Schwerin

In Telegram-Gruppe: Todesdrohung gegen Manuela Schwesig

Uwe Reißenweber
|
Von Uwe Reißenweber
| 03.01.2022 19:09 Uhr | 0 Kommentare | Lesedauer: ca. 2 Minuten
Ministerpräsidentin Manuela Schwesig (SPD) Foto: Axel Heimken/dpa
Ministerpräsidentin Manuela Schwesig (SPD) Foto: Axel Heimken/dpa
Artikel teilen:

Auf Telegram wird Mecklenburg-Vorpommerns Ministerpräsidentin Manuela Schwesig massiv von einer Querdenker-Gruppe bedrängt. Erste Politiker stellen sich hinter die Landes-Chefin.

Todesdrohung gegen Ministerpräsidentin Manuela Schwesig: Im Vorfeld der Demonstrationen gegen die Corona-Maßnahmen am Montagabend in Mecklenburg-Vorpommern wird auf dem Messenger-Dienst Telegram indirekt zu Gewalt aufgerufen. 

Weiterlesen: „Zeit, dass der Reichstag brennt“: So radikalisieren sich Querdenker bei Telegram

In der Telegram-Gruppe „Querdenken 381 Rostock“ schreibt ein User zu einem Bild, auf dem Schwesig und Melinda Gates zu sehen sind: „Sie wird abgeholt, entweder mit dem Streifenwagen, mit dem Krankenwagen in Jacke oder mit dem Leichenwagen, egal wie sie wird abgeholt“ (Anm. d. Red.: Rechtschreibung so im Original.)

Bockhahn: „Wer da mitläuft, toleriert das“

Ein Sprecher der Staatskanzlei sagte in einer ersten Reaktion: „Wir nehmen diese Drohung gegen die Ministerpräsidentin sehr ernst und werden das konsequent strafrechtlich verfolgen lassen. Der Fall ist dem LKA bereits übergeben worden.“

Der Rostocker Sozialsenator Steffen Bockhahn (Linke) verurteilte als einer der ersten den Eintrag auf Twitter: „Heute laufen sie wieder durch #Rostock.
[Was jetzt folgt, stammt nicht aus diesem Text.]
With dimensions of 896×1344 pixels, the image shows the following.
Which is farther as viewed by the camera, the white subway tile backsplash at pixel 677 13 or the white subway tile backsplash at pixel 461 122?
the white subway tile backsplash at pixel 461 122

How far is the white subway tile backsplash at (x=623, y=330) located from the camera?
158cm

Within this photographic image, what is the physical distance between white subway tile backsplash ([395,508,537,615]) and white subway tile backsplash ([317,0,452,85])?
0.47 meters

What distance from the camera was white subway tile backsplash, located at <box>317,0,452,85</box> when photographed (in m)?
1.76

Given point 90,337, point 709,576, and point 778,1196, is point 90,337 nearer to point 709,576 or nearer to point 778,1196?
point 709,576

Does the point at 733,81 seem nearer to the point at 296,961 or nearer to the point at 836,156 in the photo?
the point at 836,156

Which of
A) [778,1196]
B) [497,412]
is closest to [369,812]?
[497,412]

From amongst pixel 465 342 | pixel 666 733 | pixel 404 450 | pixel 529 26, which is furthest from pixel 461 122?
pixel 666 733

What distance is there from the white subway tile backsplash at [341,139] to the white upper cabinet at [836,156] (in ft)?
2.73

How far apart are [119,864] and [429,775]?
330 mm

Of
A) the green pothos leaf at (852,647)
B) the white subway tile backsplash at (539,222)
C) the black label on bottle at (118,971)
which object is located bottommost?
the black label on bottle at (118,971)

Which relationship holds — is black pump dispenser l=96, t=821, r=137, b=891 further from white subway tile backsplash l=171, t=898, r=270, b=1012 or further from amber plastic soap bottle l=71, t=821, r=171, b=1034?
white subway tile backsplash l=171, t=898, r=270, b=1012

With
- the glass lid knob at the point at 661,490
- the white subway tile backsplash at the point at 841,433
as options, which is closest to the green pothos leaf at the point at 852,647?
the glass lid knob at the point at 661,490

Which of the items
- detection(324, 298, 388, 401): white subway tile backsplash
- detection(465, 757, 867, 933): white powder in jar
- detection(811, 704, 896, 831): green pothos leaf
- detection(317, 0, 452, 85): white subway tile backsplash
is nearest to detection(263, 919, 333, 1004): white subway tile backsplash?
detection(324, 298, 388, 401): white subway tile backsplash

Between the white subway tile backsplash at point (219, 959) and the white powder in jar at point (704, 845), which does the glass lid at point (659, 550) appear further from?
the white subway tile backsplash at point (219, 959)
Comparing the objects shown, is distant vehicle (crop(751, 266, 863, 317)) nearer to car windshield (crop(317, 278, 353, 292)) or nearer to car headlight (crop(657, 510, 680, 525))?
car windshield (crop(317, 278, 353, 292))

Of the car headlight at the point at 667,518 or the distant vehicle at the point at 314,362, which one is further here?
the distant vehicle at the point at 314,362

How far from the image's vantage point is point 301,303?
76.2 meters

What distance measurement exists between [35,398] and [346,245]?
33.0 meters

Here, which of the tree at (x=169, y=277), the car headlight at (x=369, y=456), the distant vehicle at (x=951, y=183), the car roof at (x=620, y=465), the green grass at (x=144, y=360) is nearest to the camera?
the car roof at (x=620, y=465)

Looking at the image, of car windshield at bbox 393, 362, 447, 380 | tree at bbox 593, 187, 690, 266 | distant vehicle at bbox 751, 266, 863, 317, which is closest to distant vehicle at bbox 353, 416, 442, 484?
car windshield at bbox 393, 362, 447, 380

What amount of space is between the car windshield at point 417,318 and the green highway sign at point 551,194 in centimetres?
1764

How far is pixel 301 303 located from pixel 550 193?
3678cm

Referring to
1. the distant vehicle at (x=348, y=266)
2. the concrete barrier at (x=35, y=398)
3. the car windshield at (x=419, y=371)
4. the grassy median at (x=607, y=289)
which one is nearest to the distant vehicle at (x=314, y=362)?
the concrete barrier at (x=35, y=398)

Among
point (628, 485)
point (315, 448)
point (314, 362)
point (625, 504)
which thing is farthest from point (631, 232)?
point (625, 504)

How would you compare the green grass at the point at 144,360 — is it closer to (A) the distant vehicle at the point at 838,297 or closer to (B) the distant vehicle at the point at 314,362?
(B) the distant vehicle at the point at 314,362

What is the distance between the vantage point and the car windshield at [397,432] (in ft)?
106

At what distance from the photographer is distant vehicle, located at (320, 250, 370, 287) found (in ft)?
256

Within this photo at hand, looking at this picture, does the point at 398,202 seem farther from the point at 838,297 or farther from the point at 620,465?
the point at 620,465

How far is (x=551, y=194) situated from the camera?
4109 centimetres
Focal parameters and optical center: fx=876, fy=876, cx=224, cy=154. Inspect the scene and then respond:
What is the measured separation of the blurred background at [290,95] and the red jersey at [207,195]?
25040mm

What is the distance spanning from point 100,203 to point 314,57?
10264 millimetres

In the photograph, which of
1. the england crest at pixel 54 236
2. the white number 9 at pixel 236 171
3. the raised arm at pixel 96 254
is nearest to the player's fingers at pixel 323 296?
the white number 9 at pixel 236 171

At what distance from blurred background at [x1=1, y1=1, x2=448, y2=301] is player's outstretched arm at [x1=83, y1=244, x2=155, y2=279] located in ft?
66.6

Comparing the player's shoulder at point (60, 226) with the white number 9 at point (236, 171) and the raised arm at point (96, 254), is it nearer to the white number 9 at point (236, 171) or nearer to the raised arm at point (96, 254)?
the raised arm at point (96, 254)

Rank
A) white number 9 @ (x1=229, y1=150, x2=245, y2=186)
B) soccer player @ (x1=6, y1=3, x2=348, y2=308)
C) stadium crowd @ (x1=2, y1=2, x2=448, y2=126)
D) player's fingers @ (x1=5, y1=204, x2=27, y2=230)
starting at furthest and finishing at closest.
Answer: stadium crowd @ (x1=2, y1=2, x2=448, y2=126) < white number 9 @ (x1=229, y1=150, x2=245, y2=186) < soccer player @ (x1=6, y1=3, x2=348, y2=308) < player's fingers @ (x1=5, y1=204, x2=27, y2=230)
Dürfen sie. #Demokratie. Gut so. Die Veranstalter sind auch in diesen #Telegram Gruppen. Auf dem Bild ist @ManuelaSchwesig zu sehen. Der Text spricht für sich. Wer da mitläuft, toleriert das. Volle #Solidarität mit @ManuelaSchwesig.“ 

Erst Anfang Dezember sollen Demonstranten versucht haben, vor dem Wohnhaus von Schwesig in Schwerin aufzumarschieren. Laut Polizei wurden sie abgedrängt, laut Teilnehmern sei man von selbst abgebogen. 
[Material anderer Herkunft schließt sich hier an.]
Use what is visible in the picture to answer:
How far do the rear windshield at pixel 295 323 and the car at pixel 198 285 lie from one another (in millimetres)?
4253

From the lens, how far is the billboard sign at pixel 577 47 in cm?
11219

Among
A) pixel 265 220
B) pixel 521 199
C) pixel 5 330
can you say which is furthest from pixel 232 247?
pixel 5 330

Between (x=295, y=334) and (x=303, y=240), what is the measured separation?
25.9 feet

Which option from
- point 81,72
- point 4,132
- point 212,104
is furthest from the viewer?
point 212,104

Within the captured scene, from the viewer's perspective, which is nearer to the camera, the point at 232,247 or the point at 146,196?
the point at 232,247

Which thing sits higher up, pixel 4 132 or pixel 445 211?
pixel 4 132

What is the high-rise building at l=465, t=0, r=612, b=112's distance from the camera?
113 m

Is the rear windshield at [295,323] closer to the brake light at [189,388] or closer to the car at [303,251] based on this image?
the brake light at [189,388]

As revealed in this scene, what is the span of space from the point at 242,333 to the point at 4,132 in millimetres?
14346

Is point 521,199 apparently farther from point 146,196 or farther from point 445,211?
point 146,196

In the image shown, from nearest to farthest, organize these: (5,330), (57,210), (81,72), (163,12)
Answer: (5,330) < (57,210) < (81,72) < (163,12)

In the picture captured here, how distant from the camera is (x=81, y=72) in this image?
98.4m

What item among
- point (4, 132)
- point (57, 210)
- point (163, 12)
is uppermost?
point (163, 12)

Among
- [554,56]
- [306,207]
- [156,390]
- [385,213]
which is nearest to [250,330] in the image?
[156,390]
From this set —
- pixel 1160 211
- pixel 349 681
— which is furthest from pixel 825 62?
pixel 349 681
Wenige Tage zuvor war eine Menschenmenge mit Fackeln vor das Wohnhaus von Sachsens Gesundheitsministerin Petra Köpping (SPD) gezogen. Die Sicherheitsbehörden bundesweit warnen vor einer zunehmenden Radikalisierung der Szene, vor Rechtsextremen, die die Demos unterwandern und ihnen ihr Siegel aufdrücken. 

Landtag verurteilt persönliche Bedrohungsszenarien

Mitte Dezember hatte der Landtag Mecklenburg-Vorpommern zu Friedlichkeit bei Demonstrationen aufgerufen. In einem Beschluss erklärte das Parlament, Demonstrationen mit persönlichen Bedrohungsszenarien oder Angriffen physischer oder psychischer Art seien inakzeptabel und illegitim. 

Mit wohnortnahen Demonstrationen Druck auf Menschen und ihre Familien auszuüben, werde verurteilt. „Der Landtag wertet dies als Versuch der Einschüchterung zum Zwecke der Durchsetzung persönlicher wie politischer Interessen.“ Alle Fraktionen bis auf die AfD, die sich enthielt, stimmten dafür.